Šalamun nasceu em Zagreb, na Croácia, em 1941, mas viveu quase toda a sua vida em Liubliana, na Eslovênia. Era poeta esloveno. Seu livro de estreia, Poker (1966), é considerado um marco das Letras de seu país, um renovador da tradição poética na  língua. Amplamente traduzido para dezenas de línguas e um dos poetas mais conhecidos e respeitados da Europa, era convidado frequente dos grandes festivais de poesia do continente e uma estrela nos Estados Unidos. Isso, no entanto, jamais transformou sua atitude generosa para com poetas mais jovens. Foi um dos mais gentis cavalheiros que já conheci nesta profissão.

Por coincidências felizes, estivemos juntos em alguns festivais de duração mais longa, permitindo que passássemos algum tempo juntos em algumas ocasiões. Tínhamos o mesmo aniversário, ambos nascidos a 4 de julho, e tivemos a sorte de passá-lo juntos em um ano. Nos encontramos algumas vezes no Festival de Poesia de Berlim e, em 2008, passamos uma semana bastante estranha juntos nos Emirados Árabes, durante o primeiro Festival Internacional de Poesia de Dubai, ao lado de poetas como Wole Soyinka (o Nobel da Nigéria), Yang Lian (China) e Breyten Breytenbach (África do Sul), mas Tomaž sempre parecia preferir a companhia dos mais jovens, com um interesse genuíno, comentando nossos trabalhos pessoalmente ou por correspondência. Em 2009, tive a chance de passar um tempo com ele em seu próprio país, quando participei de um festival nas cidades eslovenas de Liubliana e Medana. Ele, sempre jovial e generoso.
********
• Ação necessária: Por favor, explique, com base no trecho sobre Tomaž Šalamun, por que o autor do trecho e Šalamun puderam passar algum tempo juntos em algumas ocasiões.

• Dados fornecidos:
********
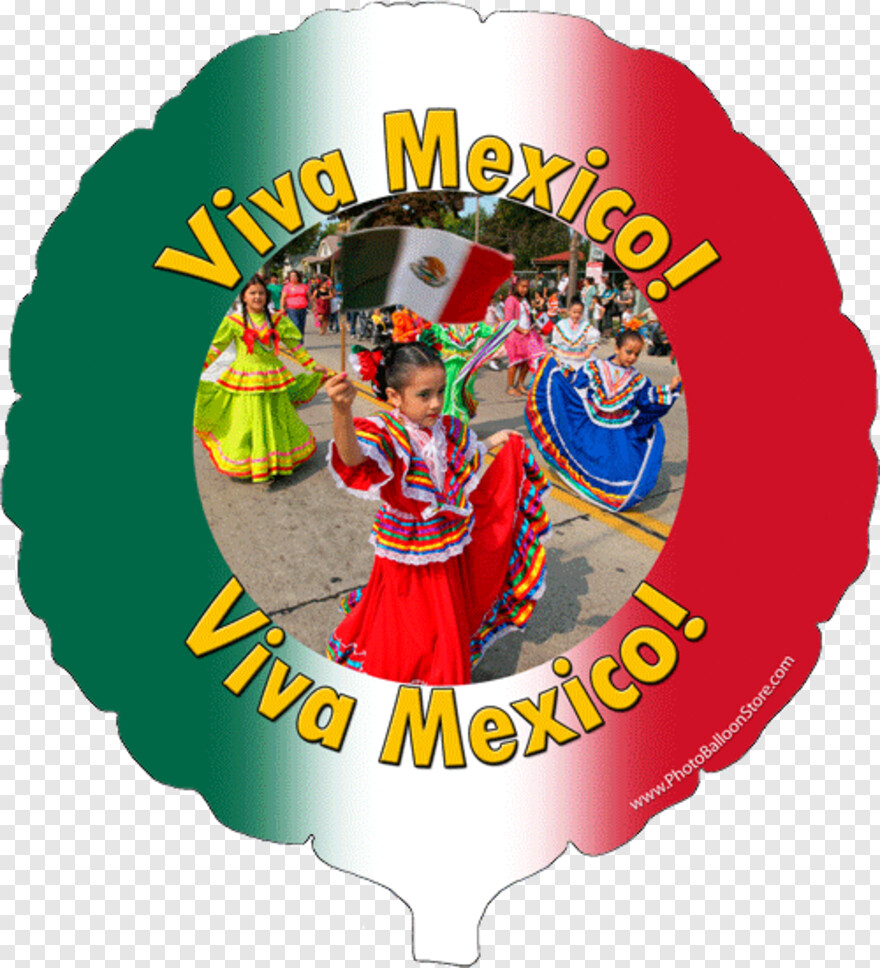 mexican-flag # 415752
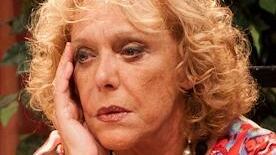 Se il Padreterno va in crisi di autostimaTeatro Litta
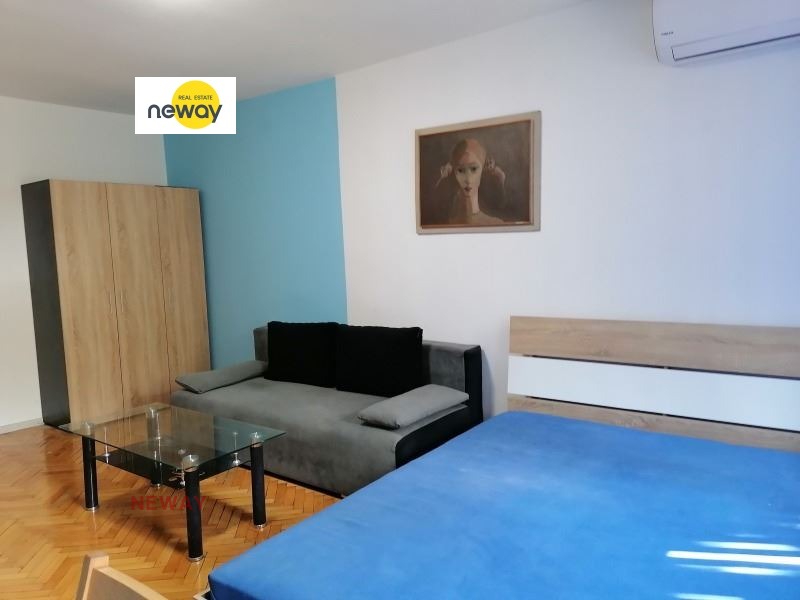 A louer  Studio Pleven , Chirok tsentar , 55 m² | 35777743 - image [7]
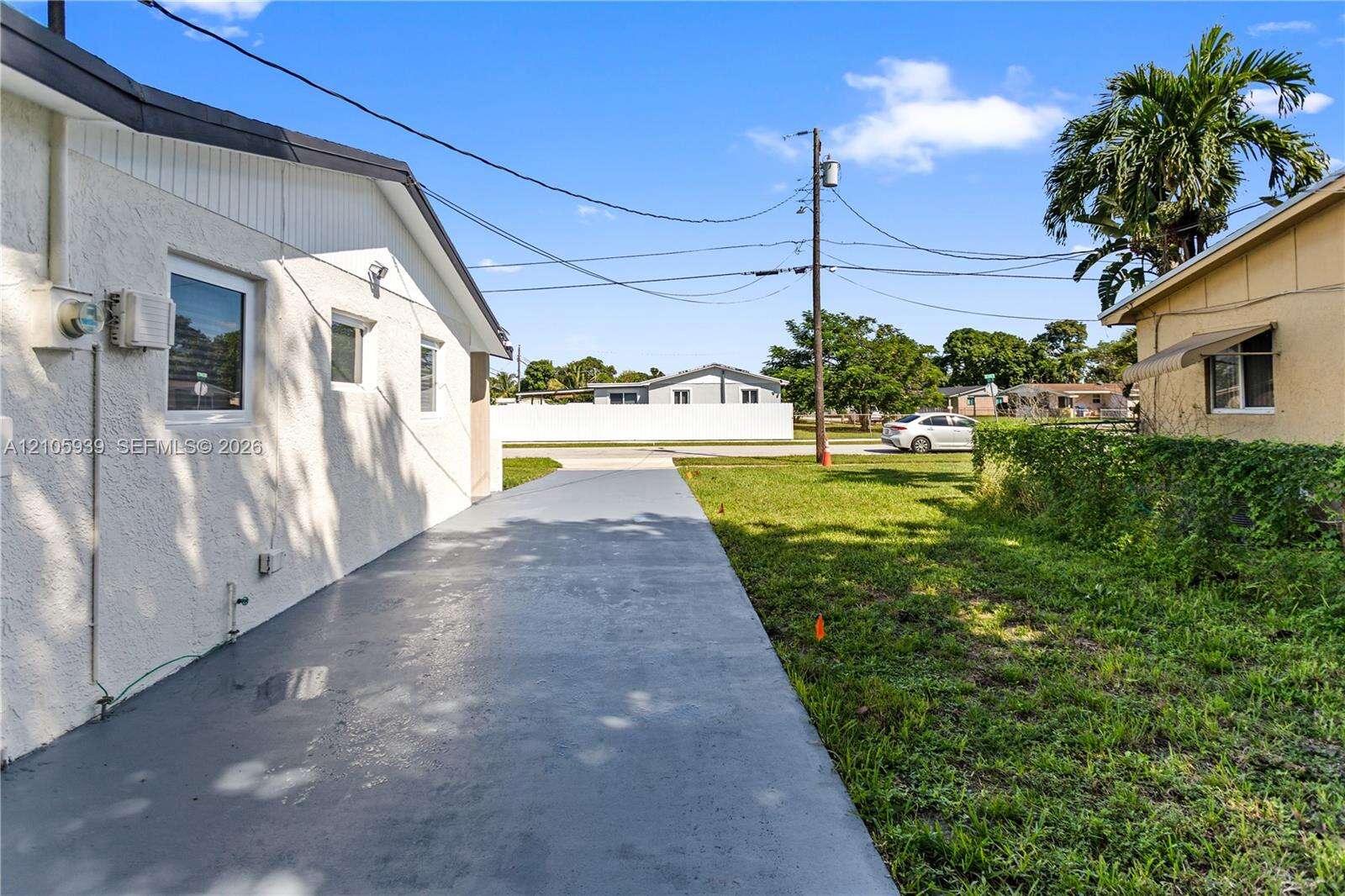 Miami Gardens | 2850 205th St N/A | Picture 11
********
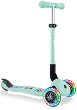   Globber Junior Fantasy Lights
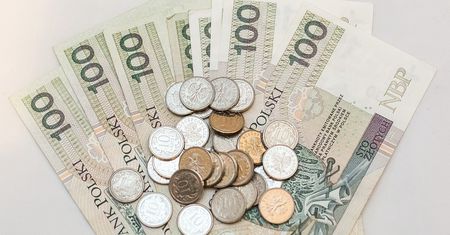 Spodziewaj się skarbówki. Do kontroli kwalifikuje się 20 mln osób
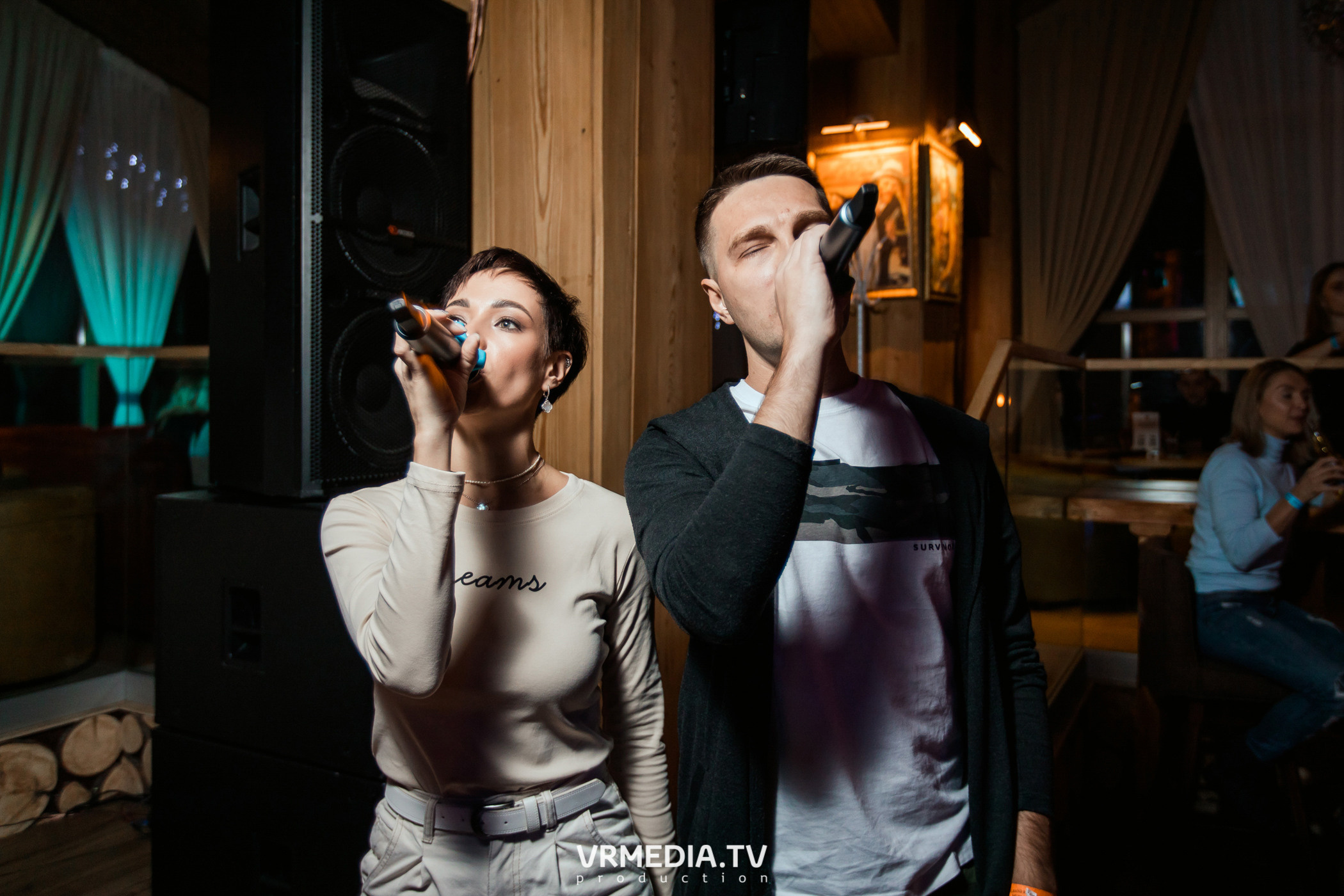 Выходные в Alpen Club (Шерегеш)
********
• Resposta ao exercício: Por coincidências felizes, os dois estiveram juntos em alguns festivais de duração mais longa, e isso permitiu que passassem algum tempo juntos em algumas ocasiões.